• [Exercise instructions]
Leave out the pictures; transcribe all else exactly.

• [Raw records]
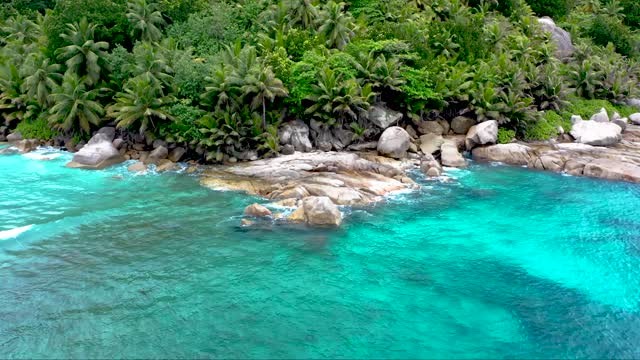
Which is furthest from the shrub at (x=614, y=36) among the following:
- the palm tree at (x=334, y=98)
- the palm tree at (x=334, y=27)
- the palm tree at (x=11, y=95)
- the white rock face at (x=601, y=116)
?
the palm tree at (x=11, y=95)

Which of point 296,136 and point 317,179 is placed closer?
point 317,179

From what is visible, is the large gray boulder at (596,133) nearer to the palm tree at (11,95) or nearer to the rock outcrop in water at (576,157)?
the rock outcrop in water at (576,157)

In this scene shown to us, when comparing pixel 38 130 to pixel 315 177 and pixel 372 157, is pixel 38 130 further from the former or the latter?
pixel 372 157

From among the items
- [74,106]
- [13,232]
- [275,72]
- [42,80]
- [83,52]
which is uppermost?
[83,52]

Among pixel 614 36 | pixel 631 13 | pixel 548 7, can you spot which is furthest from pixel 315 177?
pixel 631 13

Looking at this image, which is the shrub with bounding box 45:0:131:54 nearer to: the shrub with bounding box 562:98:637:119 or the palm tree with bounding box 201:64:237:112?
the palm tree with bounding box 201:64:237:112

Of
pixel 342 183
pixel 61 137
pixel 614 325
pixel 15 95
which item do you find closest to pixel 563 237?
pixel 614 325

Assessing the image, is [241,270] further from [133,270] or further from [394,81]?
→ [394,81]

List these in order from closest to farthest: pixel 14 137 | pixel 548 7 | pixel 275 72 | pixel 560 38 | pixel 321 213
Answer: pixel 321 213 < pixel 275 72 < pixel 14 137 < pixel 560 38 < pixel 548 7
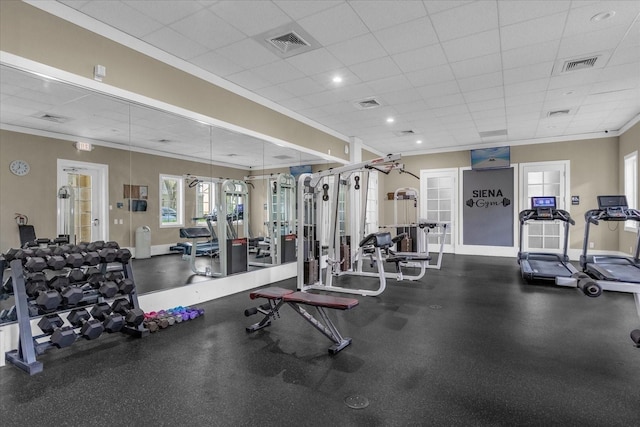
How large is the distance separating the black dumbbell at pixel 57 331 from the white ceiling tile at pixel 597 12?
16.2 ft

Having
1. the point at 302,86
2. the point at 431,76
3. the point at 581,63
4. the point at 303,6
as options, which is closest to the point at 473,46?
the point at 431,76

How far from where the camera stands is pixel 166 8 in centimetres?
294

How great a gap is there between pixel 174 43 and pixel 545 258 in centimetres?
701

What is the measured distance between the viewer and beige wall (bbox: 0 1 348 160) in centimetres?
263

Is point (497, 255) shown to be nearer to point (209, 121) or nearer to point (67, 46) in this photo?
point (209, 121)

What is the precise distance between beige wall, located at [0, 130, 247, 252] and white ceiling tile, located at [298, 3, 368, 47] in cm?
244

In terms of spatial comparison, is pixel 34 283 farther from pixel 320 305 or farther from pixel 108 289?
pixel 320 305

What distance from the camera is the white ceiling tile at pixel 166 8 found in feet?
9.41

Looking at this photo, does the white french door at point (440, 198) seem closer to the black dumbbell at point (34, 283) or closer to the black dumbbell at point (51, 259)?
the black dumbbell at point (51, 259)

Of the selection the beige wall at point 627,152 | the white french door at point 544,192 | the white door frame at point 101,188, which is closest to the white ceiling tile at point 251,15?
the white door frame at point 101,188

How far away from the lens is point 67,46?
2916 millimetres

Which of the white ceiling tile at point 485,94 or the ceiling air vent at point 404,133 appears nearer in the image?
the white ceiling tile at point 485,94

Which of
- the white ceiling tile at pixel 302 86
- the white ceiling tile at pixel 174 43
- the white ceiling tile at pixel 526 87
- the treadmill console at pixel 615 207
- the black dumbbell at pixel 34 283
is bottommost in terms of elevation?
the black dumbbell at pixel 34 283

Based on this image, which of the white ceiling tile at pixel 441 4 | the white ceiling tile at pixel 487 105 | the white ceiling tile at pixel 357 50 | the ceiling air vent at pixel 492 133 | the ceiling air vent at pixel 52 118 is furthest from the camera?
the ceiling air vent at pixel 492 133
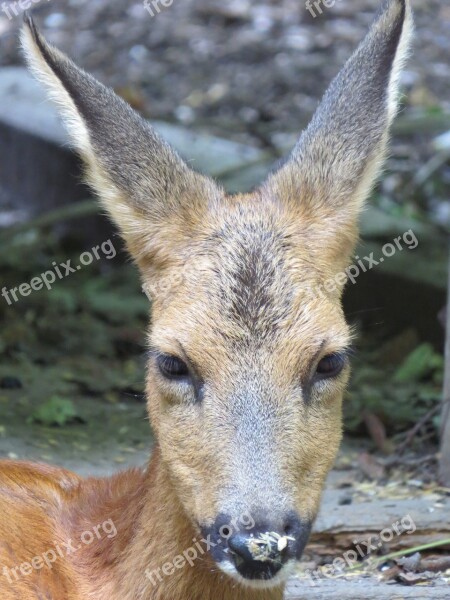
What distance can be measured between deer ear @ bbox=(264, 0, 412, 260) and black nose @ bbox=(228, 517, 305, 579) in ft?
6.01

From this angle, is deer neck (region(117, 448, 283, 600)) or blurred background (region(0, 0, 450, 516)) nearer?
deer neck (region(117, 448, 283, 600))

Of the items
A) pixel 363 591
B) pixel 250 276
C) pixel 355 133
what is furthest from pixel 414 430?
pixel 250 276

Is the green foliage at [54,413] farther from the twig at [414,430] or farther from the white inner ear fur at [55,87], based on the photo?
the white inner ear fur at [55,87]

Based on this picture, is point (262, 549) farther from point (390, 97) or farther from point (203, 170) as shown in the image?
point (203, 170)

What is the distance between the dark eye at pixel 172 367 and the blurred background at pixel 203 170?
242cm

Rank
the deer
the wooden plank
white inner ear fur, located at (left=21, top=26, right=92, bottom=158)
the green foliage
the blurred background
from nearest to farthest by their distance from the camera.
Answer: the deer
white inner ear fur, located at (left=21, top=26, right=92, bottom=158)
the wooden plank
the green foliage
the blurred background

• [Written response]
Which is furthest from the shrub at (x=614, y=36) among the following:
- the palm tree at (x=334, y=98)
- the palm tree at (x=334, y=27)
- the palm tree at (x=11, y=95)
- the white rock face at (x=601, y=116)
?
the palm tree at (x=11, y=95)

Which of point 296,136 and point 317,179 is placed closer?
point 317,179

From what is visible, is the large gray boulder at (596,133) nearer to the palm tree at (11,95) or nearer to the rock outcrop in water at (576,157)?
the rock outcrop in water at (576,157)

In this scene shown to us, when comparing pixel 38 130 to pixel 315 177 and pixel 372 157, is pixel 38 130 further from the former or the latter?
pixel 372 157

From among the items
- [74,106]
- [13,232]
- [275,72]
- [42,80]
- [83,52]
which is uppermost?
[83,52]

Among pixel 614 36 | pixel 631 13 | pixel 548 7, can you spot which is furthest from pixel 315 177?
pixel 631 13

Looking at this image, which is the shrub with bounding box 45:0:131:54 nearer to: the shrub with bounding box 562:98:637:119 or the palm tree with bounding box 201:64:237:112?
the palm tree with bounding box 201:64:237:112

Of
pixel 342 183
pixel 61 137
pixel 614 325
pixel 15 95
which item do you find closest to pixel 563 237?
pixel 614 325

Assessing the image, is [241,270] further from [133,270] or further from [394,81]?
→ [394,81]

List these in order from closest to farthest: pixel 14 137 | pixel 548 7 | pixel 275 72 | pixel 560 38 | pixel 321 213
Answer: pixel 321 213 < pixel 275 72 < pixel 14 137 < pixel 560 38 < pixel 548 7
How large is the distance separating the black dumbbell at pixel 57 331 from the white ceiling tile at pixel 597 12?
16.2 ft

Having
1. the point at 302,86
2. the point at 431,76
3. the point at 581,63
4. the point at 303,6
as options, which is closest to the point at 473,46?
the point at 431,76

How far from where the camera stands is pixel 166 8 in centimetres?
294

How great a gap is there between pixel 174 43 and pixel 545 258 in centimetres?
701

What is the measured distance between the viewer and beige wall (bbox: 0 1 348 160) in centimetres?
263

Is point (497, 255) shown to be nearer to point (209, 121) or nearer to point (67, 46) in this photo?
point (209, 121)

What is the precise distance between beige wall, located at [0, 130, 247, 252] and white ceiling tile, located at [298, 3, 368, 47] in cm?
244

In terms of spatial comparison, is pixel 34 283 farther from pixel 320 305 or farther from pixel 108 289?
pixel 320 305

What distance from the camera is the white ceiling tile at pixel 166 8 found in feet?
9.41

Looking at this photo, does the white french door at point (440, 198) seem closer to the black dumbbell at point (34, 283) or closer to the black dumbbell at point (51, 259)?
the black dumbbell at point (51, 259)

Of the selection the beige wall at point 627,152 | the white french door at point 544,192 | the white door frame at point 101,188, which is closest to the white ceiling tile at point 251,15?
the white door frame at point 101,188

How far away from the lens is point 67,46?
2916 millimetres

Which of the white ceiling tile at point 485,94 or the ceiling air vent at point 404,133 appears nearer in the image?
the white ceiling tile at point 485,94

Which of
- the white ceiling tile at pixel 302 86
- the white ceiling tile at pixel 174 43
- the white ceiling tile at pixel 526 87
- the treadmill console at pixel 615 207
- the black dumbbell at pixel 34 283
is bottommost in terms of elevation?
the black dumbbell at pixel 34 283

Based on this image, which of the white ceiling tile at pixel 441 4 | the white ceiling tile at pixel 487 105 | the white ceiling tile at pixel 357 50 | the ceiling air vent at pixel 492 133 | the ceiling air vent at pixel 52 118 is furthest from the camera?
the ceiling air vent at pixel 492 133
What distance can be measured between deer ear @ bbox=(264, 0, 412, 260) and black nose @ bbox=(228, 517, 305, 579) in ft?
6.01

From this angle, is deer neck (region(117, 448, 283, 600)) or blurred background (region(0, 0, 450, 516)) nearer?
deer neck (region(117, 448, 283, 600))

Of the items
A) pixel 363 591
B) pixel 250 276
C) pixel 355 133
what is furthest from pixel 414 430?
pixel 250 276

Is the green foliage at [54,413] farther from the twig at [414,430] or farther from the white inner ear fur at [55,87], based on the photo?
the white inner ear fur at [55,87]

Based on this picture, is point (262, 549) farther from point (390, 97) or farther from point (203, 170) as shown in the image?
point (203, 170)

What is the distance between the dark eye at pixel 172 367 and the blurred background at pixel 203 170?
242cm

Rank
the deer
the wooden plank
white inner ear fur, located at (left=21, top=26, right=92, bottom=158)
the green foliage
the blurred background
from nearest to farthest by their distance from the camera.
Answer: the deer
white inner ear fur, located at (left=21, top=26, right=92, bottom=158)
the wooden plank
the green foliage
the blurred background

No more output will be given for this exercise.